Given problem a
Can you retype the rows from the one containing "How far was" through the end of the rows, leaving every line unchanged?

Passage
9. Did you list memorizing as one method of remembering? In A Couple's Guide to a Growing Marriage we will memorize key verses that give us life principles, truths that will shape our relationships in marriage. One such verse is, "Be kind to each other, tenderhearted" (Ephesians 4:32).

We will concentrate on learning this portion of this verse this week. At least once a day repeat the reference, the verses, and the reference again. Repeat this sequence now.

Ephesians 4:32 Be kind to each other, tenderhearted. Ephesians 4:32

10. Write one way you could express kindness to your spouse this week. __________________________________________________________________

(If you cannot think of one, ask your spouse and write the answer above.)

[] Check here when you have expressed the kindness you noted above.


Note one way you were not kind to your spouse during the past few days. __________________________________________________________________

(If you cannot think of one, ask your spouse and write the answer above.)

Given problem b
Answer these about the marriage study passage:
(i) What reference is given for the verse "Be kind to each other, tenderhearted"?
(ii) How often should the reference and verse be repeated?
(iii) What should you do if you cannot think of a way to express kindness to your spouse?

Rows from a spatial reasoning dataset
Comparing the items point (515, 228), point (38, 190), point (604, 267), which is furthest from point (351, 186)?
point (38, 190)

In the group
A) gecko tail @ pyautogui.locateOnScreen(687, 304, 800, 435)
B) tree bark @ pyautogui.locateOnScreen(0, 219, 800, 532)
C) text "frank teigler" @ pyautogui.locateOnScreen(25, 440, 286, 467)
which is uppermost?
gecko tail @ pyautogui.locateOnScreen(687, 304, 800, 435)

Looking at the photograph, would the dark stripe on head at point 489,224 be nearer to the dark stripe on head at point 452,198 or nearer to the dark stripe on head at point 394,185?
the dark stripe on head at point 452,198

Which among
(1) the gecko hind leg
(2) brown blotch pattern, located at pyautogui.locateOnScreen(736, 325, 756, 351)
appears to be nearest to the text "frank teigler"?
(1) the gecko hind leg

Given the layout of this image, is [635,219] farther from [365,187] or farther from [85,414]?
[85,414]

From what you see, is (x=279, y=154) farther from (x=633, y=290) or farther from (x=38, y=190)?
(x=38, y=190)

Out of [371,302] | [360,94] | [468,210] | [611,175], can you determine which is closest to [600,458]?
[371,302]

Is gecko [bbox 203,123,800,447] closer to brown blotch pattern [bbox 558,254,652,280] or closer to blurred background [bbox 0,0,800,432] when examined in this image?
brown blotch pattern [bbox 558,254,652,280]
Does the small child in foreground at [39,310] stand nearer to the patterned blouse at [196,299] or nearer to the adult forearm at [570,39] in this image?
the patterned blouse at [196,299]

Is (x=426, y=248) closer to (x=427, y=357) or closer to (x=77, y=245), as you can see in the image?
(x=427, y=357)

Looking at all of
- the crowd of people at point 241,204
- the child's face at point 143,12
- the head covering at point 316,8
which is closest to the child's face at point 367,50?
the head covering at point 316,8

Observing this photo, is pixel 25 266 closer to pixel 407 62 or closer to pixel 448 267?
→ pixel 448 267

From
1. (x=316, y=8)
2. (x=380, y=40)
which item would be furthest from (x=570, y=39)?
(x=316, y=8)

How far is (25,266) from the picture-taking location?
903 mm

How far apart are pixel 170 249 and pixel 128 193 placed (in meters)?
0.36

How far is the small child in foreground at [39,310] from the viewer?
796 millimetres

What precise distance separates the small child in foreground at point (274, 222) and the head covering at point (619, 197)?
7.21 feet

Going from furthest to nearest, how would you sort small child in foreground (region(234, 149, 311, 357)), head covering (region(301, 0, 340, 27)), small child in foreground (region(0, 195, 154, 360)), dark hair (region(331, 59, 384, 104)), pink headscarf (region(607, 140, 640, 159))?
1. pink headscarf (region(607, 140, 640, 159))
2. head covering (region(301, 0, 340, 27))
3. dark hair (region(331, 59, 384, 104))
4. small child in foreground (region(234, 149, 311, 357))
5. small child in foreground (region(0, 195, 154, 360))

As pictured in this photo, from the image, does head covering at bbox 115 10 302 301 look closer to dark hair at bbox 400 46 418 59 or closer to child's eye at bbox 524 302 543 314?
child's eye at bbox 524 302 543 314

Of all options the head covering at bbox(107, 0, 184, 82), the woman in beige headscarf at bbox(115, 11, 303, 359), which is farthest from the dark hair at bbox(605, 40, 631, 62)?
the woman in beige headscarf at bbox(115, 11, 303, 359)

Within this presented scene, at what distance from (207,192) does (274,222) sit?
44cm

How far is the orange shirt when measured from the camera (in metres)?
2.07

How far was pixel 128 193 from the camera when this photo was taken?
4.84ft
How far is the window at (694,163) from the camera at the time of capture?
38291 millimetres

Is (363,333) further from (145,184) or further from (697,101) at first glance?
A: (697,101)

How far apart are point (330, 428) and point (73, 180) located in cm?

Task answer a
How far was pixel 128 193 from the camera when this photo was taken?
4.84ft
How far is the window at (694,163) from the camera at the time of capture?
38291 millimetres

Is (363,333) further from (145,184) or further from (697,101) at first glance?
A: (697,101)

How far apart are point (330, 428) and point (73, 180) located in cm?

Task answer b
(i) Ephesians 4:32
(ii) At least once a day
(iii) Ask your spouse and write the answer above